Thomas calls a public meeting to make his case, but his strong personality, combined with his brother organizing hecklers to shout at and mock him, result in the townspeople viewing him as a self-important buffoon who cares nothing for the town's welfare. The once well-respected Stockmann family become pariahs: Thomas is blacklisted from further employment in town, his daughter Petra loses her job as a teacher, and rocks are thrown through the windows of their home. Thomas' family members remain loyal to him, however, and decide against Peter's recommendation that they immigrate to America. Instead, they decide to stay and wait for Thomas' discovery to be proven in time. As they celebrate their decision, a fresh hail of stones comes through the windows.

==Cast==
- Steve McQueen as Thomas Stockmann
- Charles Durning as Peter Stockmann
- Bibi Andersson as Catherine Stockmann
- Eric Christmas as Morten Kiil
- Michael Cristofer as Hovstad
- Richard Dysart as Aslaksen
- Michael Higgins as Billing
- Richard Bradford as Capt. Forster
- Ham Larsen as Morton Stockmann
- John Levin as Ejlif Stockmann
- Robin Pearson Rose as Petra Stockmann

==Production==
After working on The Towering Inferno, McQueen was one of the highest-earning film stars in the world. Nevertheless, he was absent from films for four years. Although he received several offers during this period, he had high wage demands, and insisted that his wife Ali MacGraw work with him. Among the projects that failed to materialize for the pair during this period were Deajum's Wife with producer Elliott Kastner, The Johnson County War with director Michael Winner (eventually made as Heaven's Gate by Michael Cimino) and The Betsy alongside Laurence Olivier. He also vetoed MacGraw taking part in Heaven Can Wait, and either turned down or priced himself out of roles in A Bridge Too Far and Apocalypse Now (McQueen was offered the role of Captain Willard with a $1.5 million salary, but then demanded $3 million for the smaller role of Colonel Kurtz). Bored with inactivity, but unwilling to lower his demands for mainstream work, McQueen took an unbilled role as a stunt rider in the B movie Dixie Dynamite for $175 per week.

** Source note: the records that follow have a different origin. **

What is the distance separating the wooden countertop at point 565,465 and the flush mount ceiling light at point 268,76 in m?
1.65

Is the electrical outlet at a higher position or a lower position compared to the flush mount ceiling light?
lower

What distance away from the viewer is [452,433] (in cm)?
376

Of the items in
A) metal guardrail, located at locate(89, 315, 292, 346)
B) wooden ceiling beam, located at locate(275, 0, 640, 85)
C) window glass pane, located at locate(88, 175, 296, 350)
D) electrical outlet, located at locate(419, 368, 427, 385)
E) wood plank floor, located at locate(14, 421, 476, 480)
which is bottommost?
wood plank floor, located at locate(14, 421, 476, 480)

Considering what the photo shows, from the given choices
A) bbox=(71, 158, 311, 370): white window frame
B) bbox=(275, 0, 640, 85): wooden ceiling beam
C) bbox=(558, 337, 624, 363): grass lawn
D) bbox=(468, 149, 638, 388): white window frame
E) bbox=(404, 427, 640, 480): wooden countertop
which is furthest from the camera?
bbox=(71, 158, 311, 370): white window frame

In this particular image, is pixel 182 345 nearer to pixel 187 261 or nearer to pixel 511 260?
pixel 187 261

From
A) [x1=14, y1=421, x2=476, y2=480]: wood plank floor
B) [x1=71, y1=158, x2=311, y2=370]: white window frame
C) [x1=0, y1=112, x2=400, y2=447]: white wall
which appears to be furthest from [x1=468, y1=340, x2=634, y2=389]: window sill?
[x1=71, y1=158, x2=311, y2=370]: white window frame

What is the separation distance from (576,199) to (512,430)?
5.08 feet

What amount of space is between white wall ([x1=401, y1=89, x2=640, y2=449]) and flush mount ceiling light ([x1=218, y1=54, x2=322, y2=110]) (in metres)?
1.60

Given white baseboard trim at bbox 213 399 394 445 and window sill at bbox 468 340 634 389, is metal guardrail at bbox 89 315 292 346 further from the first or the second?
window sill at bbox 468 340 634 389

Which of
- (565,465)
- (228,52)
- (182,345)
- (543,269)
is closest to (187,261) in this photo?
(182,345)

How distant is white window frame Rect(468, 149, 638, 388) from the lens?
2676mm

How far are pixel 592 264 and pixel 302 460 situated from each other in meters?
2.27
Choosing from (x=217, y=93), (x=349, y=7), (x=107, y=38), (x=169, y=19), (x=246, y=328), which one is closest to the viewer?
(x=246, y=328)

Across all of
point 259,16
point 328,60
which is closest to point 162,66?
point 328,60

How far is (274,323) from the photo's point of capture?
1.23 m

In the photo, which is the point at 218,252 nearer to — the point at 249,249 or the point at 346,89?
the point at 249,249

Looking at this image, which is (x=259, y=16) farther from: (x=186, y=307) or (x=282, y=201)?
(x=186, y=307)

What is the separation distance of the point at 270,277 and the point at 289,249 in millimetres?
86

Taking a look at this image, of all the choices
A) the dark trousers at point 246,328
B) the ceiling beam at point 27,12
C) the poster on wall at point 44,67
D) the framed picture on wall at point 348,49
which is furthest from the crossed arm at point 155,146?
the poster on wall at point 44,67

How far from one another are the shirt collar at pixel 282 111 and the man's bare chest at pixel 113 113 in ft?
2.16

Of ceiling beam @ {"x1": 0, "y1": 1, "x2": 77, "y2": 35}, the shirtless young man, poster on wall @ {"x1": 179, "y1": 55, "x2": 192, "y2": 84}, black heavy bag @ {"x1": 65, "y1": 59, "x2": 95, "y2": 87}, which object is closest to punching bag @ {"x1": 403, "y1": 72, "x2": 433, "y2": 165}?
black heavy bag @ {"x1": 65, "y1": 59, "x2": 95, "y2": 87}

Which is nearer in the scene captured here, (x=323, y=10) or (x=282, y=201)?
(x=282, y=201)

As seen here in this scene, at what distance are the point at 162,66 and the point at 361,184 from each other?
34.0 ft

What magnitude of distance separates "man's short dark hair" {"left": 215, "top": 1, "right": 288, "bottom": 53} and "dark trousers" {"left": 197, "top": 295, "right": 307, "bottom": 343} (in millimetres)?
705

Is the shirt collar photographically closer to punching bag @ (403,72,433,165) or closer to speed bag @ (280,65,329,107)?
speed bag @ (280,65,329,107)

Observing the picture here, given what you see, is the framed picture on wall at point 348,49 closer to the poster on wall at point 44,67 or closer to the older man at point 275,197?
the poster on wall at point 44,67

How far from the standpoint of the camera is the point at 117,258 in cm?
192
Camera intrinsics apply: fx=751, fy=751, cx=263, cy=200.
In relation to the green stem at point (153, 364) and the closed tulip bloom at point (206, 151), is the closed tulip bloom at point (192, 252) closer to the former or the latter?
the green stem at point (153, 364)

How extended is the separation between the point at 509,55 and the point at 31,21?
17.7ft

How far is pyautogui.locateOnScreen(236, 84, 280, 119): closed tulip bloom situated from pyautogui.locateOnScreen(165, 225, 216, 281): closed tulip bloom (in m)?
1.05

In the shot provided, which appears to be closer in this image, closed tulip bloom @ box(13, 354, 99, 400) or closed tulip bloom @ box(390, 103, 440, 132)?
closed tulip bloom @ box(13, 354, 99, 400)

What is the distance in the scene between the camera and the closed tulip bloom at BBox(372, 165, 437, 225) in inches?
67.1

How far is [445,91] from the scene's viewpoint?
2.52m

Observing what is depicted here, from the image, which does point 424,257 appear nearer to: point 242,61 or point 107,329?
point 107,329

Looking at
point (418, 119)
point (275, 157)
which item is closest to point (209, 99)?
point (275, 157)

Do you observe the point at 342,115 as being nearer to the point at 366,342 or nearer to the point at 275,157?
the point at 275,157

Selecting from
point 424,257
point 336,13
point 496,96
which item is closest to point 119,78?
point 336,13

During this period, McQueen became interested in Miller's adaptation of Ibsen's play, seeing it as an opportunity to challenge his tough-guy, action-film persona and gain more plaudits for his acting abilities by returning to his classical acting roots. He used his own Solar Productions company for the film through First Artists, and was credited as executive producer, taking a much smaller salary to get the studio and distributor Warner Bros. Pictures interested.

According to an anonymous source at the time:

At first we thought it was a joke. It was as if John Barrymore, at the height of his career, had decided to play Tarzan. Everybody knows that Steve doesn't like to say a lot of lines; an Ibsen play is nothing but dialogue. We thought he was trying to force First Artists to let him out of his contract with them.

According to his then-wife Ali MacGraw:

He didn't want to do another shoot-'em-up. Steve is a combination of all the things he wants the world to think he is - macho, tough, and insensitive. But he is also the most sensitive man I know. He began to read: Chekov, Strindberg, Gogol, tons of people. An Enemy of the People touched him.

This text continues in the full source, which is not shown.